→ **INSTRUCTIONS TO FOLLOW**: Find the line that contains "blowball: macro photo" in the entries below. Restate it and every line after it, word for word, with no pictures.

BEGIN

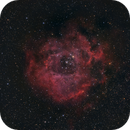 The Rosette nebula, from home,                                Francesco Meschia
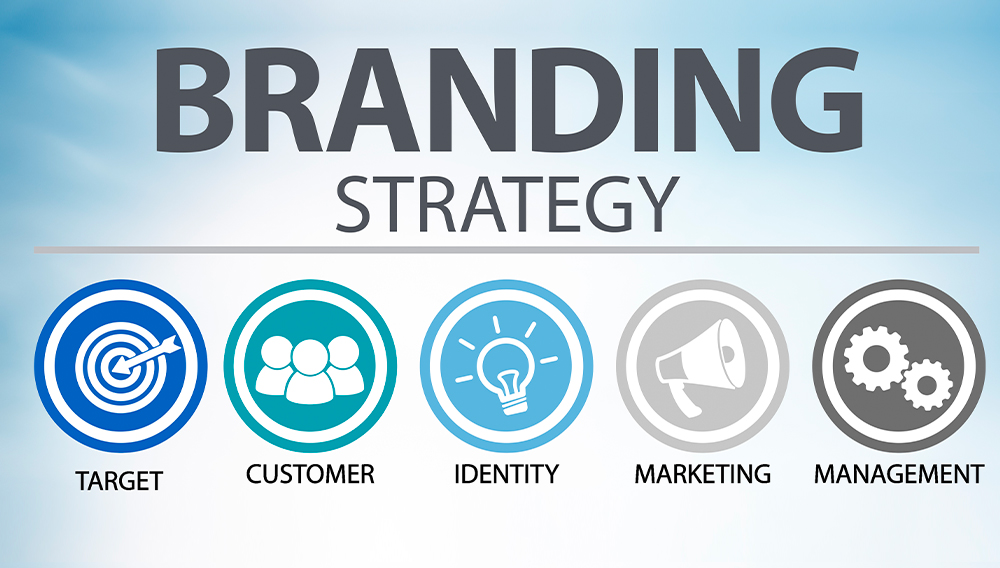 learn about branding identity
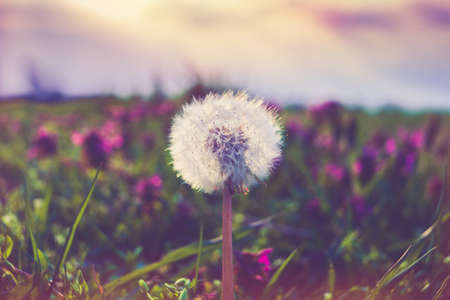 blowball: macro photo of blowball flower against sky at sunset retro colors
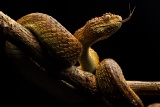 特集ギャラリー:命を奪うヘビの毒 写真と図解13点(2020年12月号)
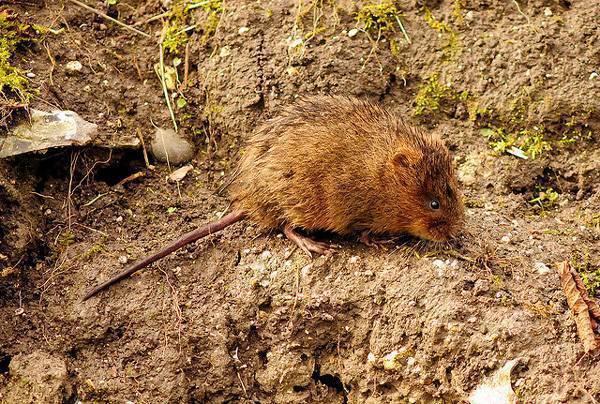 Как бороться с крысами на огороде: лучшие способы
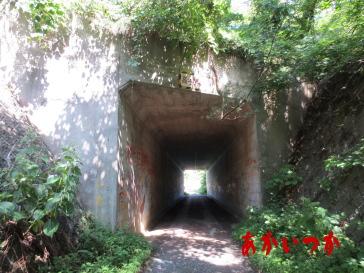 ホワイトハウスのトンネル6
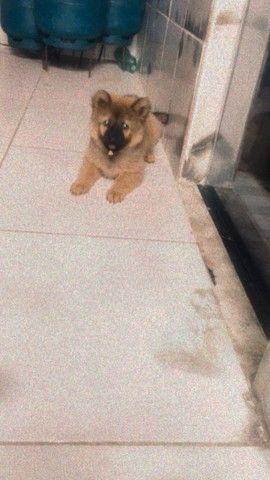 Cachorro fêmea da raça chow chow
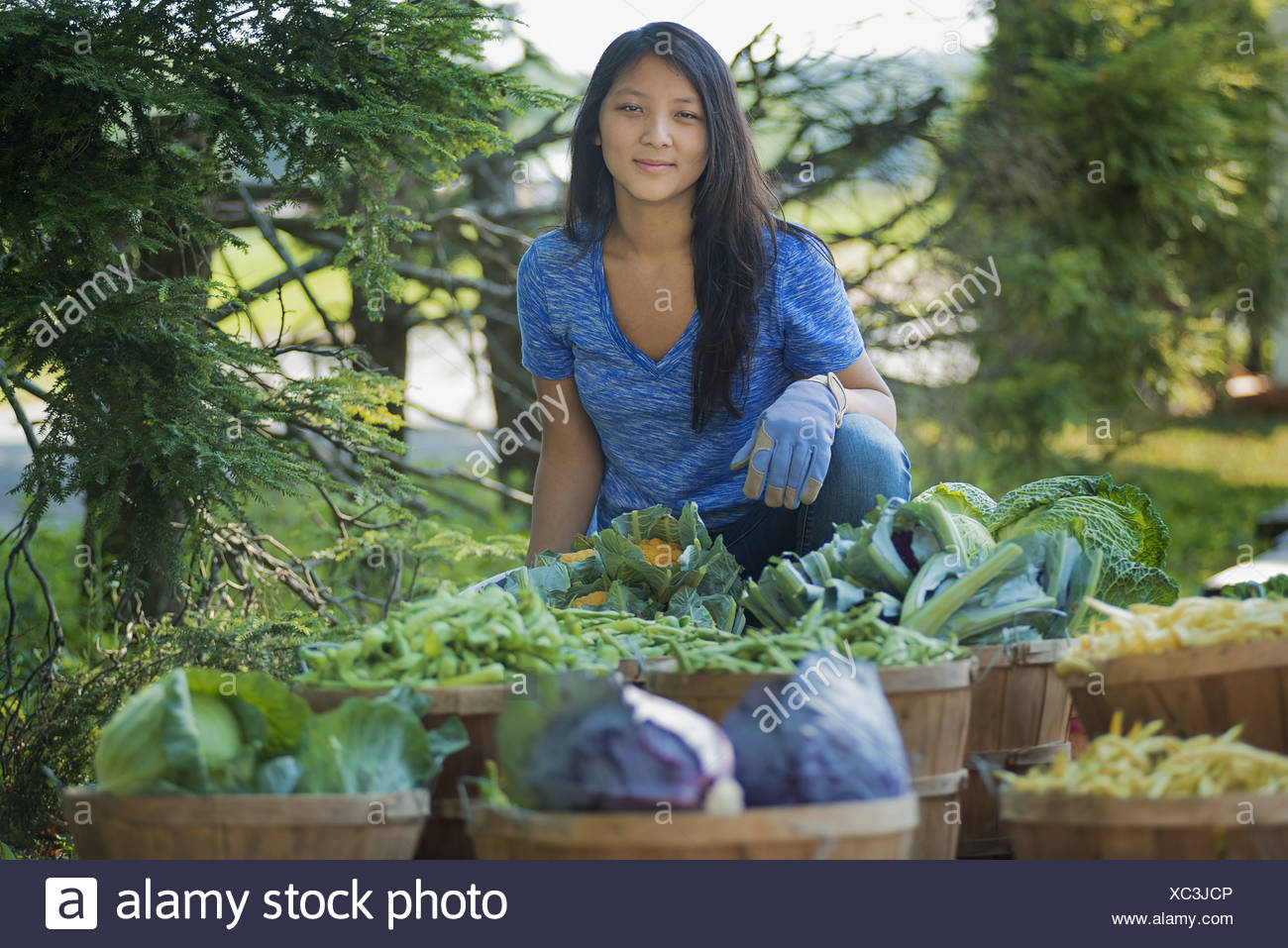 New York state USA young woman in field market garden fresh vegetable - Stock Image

END

→ **ANSWER BOX**:
 blowball: macro photo of blowball flower against sky at sunset retro colors
 特集ギャラリー:命を奪うヘビの毒 写真と図解13点(2020年12月号)
 Как бороться с крысами на огороде: лучшие способы
 ホワイトハウスのトンネル6
 Cachorro fêmea da raça chow chow
 New York state USA young woman in field market garden fresh vegetable - Stock Image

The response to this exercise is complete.